Trading difficulties between the US and China, and drought in key growing areas, are having a serious impact on the grain market.
Delegates at last week’s AHDB Grain Market Outlook Conference heard from speakers including Seth Meyer, chairman of the US Department of Agriculture.
Meyer said the US would break with the norm of supplying China for six months of the season and was looking to export to elsewhere in the world year-round.
Rabobank analyst Charles Clack added that the 25% tariff imposed on US imports meant China was left trying to source enough soybeans to meet demand, which might not be possible. Rapeseed supplies remain tight, despite record soybean production in the US, and China is forecast to import an additional 11% in 2018/19.
The conference also heard about the tightening of the wheat market following drought in key growing regions. Although milling quality has been reported as good, UK wheat production is down 5% year-on-year to 14.1 million tonnes (m/t), barley down 8% to 6.6m/t and oilseed rape down 5% at 2m/t.
There is also uncertainty in the UK at regional level with the closure of the Vivergo biofuel plant already impacting local prices and logistics and the planned Hovis plant closures likely to do the same, delegates were told.
Animal feed demand is expected to rise following the summer drought and lack of forage, though there are questions around what grains will be used. Adding to this is uncertainty over Brexit.
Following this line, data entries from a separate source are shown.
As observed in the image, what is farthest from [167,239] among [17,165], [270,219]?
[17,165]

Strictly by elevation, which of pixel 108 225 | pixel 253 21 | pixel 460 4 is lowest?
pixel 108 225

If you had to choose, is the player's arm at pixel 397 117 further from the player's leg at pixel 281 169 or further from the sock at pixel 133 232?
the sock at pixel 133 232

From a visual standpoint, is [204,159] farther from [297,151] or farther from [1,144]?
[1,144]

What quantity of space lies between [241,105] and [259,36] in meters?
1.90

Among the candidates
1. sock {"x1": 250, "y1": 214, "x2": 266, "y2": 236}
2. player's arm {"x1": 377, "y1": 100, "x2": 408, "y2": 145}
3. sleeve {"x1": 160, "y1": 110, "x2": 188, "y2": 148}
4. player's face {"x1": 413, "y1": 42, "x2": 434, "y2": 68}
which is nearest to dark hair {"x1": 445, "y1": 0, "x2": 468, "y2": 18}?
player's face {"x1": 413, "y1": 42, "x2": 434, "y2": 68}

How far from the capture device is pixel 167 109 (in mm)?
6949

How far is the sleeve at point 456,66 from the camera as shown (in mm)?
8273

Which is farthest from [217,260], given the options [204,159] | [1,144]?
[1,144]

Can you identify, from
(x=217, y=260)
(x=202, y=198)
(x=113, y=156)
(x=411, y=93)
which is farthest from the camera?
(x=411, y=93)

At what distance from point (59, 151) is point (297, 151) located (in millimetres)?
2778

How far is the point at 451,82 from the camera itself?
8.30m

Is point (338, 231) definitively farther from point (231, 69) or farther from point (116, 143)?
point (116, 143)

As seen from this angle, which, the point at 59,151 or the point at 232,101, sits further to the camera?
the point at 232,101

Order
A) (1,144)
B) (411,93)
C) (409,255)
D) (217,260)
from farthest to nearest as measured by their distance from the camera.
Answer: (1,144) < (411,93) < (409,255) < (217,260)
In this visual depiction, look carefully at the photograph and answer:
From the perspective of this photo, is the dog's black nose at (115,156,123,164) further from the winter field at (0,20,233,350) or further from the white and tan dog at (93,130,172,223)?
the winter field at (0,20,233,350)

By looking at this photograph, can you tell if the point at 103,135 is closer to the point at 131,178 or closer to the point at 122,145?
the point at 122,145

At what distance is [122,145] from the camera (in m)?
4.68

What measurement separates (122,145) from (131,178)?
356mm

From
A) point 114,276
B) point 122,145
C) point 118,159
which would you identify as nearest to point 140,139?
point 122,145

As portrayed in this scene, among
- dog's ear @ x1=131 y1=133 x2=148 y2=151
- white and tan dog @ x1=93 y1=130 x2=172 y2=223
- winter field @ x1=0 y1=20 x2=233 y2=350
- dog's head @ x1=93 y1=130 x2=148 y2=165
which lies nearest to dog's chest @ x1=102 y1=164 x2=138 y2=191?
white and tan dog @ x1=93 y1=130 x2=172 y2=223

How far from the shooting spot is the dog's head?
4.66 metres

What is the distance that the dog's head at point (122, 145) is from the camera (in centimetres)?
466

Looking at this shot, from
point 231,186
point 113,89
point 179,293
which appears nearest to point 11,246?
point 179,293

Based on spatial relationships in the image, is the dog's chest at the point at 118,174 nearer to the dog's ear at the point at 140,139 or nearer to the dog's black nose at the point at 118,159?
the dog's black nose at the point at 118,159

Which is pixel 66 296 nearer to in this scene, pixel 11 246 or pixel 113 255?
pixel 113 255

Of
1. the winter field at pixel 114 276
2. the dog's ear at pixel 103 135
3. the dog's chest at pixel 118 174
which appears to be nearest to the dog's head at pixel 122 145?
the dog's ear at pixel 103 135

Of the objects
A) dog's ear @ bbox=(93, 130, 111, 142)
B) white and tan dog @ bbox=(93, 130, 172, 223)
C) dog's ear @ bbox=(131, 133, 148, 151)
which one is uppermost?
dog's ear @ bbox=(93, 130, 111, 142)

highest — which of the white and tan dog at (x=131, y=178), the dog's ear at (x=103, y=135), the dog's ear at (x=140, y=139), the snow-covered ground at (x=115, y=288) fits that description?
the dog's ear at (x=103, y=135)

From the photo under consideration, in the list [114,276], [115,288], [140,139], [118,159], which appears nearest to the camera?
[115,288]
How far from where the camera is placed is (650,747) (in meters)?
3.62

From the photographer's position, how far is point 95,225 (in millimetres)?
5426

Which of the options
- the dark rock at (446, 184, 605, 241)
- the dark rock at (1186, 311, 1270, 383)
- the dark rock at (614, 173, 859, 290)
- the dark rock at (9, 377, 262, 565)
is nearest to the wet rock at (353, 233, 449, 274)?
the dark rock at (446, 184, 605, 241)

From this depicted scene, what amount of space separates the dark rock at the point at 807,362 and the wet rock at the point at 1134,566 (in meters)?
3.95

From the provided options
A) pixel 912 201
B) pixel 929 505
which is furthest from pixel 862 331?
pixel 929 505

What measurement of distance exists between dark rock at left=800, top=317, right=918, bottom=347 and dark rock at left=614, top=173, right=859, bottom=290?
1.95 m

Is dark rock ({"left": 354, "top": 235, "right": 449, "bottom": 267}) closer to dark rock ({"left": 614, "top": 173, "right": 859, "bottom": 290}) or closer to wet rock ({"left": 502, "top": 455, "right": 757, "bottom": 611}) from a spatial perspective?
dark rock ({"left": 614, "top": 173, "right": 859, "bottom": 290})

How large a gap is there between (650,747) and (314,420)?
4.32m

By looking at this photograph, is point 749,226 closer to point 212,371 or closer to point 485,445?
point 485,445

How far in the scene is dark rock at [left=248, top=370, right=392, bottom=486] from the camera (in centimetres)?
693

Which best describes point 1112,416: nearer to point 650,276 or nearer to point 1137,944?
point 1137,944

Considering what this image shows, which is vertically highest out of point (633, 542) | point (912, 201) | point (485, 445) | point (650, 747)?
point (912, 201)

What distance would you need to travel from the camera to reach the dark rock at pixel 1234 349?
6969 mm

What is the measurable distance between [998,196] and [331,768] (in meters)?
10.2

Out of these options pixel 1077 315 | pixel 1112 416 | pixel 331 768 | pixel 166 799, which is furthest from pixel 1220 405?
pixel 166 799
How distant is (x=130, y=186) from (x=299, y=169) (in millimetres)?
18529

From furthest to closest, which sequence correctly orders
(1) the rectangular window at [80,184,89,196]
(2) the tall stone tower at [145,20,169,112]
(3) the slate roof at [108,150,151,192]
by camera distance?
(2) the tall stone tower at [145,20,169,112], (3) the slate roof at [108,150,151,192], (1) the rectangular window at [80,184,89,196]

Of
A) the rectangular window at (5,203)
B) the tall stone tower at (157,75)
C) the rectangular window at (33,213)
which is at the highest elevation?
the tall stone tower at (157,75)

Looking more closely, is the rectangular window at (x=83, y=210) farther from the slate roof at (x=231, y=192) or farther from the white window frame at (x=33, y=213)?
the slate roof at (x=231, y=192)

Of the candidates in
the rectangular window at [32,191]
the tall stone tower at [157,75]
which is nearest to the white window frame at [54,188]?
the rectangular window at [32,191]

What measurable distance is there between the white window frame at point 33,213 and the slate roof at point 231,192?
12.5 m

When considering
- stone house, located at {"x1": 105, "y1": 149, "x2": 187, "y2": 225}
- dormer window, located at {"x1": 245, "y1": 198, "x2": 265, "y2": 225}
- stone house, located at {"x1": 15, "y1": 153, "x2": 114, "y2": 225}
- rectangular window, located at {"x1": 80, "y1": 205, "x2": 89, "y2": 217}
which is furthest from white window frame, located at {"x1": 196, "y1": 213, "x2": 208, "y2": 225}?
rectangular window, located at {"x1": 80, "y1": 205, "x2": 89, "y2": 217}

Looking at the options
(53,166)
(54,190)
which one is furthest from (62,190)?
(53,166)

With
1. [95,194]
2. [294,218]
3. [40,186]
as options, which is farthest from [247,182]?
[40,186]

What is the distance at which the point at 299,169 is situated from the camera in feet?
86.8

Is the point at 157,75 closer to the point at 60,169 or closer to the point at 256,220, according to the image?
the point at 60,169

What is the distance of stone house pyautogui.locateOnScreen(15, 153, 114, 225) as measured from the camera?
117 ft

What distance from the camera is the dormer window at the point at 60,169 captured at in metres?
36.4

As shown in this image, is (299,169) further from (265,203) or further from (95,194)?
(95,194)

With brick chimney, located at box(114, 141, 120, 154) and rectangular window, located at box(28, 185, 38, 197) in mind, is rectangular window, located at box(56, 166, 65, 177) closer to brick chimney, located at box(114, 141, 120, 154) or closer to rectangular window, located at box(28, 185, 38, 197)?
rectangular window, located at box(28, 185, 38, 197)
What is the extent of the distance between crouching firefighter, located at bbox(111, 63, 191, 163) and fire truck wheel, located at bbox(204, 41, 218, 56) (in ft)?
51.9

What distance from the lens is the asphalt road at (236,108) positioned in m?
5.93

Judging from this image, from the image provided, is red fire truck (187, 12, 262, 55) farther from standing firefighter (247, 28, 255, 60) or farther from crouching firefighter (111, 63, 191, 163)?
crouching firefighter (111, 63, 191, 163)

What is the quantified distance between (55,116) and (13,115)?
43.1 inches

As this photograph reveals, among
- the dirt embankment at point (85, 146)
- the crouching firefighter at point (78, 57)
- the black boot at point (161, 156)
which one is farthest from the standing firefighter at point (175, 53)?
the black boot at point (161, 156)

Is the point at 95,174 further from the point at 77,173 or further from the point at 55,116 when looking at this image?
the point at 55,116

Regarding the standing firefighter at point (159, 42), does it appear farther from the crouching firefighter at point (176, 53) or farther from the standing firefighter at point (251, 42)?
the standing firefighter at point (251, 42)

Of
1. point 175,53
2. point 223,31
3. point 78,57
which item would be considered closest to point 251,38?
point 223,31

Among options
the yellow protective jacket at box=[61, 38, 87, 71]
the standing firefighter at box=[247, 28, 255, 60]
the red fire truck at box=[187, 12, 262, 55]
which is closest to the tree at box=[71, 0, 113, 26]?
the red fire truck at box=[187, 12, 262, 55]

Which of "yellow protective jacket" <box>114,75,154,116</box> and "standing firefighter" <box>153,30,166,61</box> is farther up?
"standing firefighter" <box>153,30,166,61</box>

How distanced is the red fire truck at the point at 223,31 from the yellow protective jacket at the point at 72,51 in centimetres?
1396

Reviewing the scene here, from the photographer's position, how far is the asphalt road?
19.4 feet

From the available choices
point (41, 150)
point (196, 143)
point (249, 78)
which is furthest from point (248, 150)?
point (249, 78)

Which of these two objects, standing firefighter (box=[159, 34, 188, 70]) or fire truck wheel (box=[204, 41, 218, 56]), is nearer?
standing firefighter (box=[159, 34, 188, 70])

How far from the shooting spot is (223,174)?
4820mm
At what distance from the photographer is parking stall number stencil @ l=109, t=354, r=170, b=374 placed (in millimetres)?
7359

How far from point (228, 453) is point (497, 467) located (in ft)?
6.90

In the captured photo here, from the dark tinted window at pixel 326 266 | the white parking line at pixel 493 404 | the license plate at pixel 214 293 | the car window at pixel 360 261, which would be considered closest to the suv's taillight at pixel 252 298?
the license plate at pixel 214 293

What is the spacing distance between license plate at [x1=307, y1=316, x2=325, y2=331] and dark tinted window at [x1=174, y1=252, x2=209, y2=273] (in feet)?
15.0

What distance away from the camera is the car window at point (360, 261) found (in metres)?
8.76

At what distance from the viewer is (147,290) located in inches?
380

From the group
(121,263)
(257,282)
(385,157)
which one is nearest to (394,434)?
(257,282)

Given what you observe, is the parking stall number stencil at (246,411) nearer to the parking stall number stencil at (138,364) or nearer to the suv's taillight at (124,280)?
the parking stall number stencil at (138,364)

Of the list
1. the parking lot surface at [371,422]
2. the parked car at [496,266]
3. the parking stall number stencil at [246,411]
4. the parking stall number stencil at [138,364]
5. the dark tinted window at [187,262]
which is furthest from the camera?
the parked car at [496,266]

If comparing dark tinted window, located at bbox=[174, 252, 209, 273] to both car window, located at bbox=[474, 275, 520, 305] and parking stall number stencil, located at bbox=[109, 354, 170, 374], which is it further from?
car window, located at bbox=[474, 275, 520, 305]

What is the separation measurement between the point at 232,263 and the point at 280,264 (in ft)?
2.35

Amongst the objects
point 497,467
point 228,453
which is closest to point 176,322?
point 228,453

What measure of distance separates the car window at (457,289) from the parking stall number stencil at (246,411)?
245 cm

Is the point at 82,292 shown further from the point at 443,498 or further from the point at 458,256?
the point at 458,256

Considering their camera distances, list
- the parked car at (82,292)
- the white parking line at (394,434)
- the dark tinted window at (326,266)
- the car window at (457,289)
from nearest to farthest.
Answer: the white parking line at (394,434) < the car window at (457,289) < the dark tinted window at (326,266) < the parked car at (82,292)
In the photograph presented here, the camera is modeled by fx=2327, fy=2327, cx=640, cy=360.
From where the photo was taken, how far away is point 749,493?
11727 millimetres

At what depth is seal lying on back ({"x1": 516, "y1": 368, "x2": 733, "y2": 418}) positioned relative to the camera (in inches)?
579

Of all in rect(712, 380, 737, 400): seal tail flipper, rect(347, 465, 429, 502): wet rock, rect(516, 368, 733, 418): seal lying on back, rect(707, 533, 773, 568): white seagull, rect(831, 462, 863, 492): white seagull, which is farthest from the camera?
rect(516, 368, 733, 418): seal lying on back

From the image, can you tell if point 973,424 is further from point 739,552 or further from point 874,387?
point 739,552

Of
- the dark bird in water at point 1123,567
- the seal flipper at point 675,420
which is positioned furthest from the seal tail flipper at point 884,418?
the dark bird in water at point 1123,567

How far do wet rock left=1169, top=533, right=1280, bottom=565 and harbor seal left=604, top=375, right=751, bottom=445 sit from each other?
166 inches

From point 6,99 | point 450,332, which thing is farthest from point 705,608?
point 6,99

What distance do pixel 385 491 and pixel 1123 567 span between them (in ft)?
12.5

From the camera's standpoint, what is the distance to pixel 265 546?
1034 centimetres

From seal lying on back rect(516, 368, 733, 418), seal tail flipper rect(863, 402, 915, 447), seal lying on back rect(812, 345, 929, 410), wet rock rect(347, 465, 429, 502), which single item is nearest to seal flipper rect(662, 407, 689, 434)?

“The crop size being smaller means we have less export availability for both wheat and barley. In addition, there may be a shift in the type of grain we export,” said AHDB senior analyst Helen Plant.
“Spain has been a good customer of feed barley in recent years, but it’s currently a net exporter, while drought has affected malting barley quality in Europe, so there may be an opportunity there.
“There’s limited opportunity for stock recoveries, because of the size of the harvest.”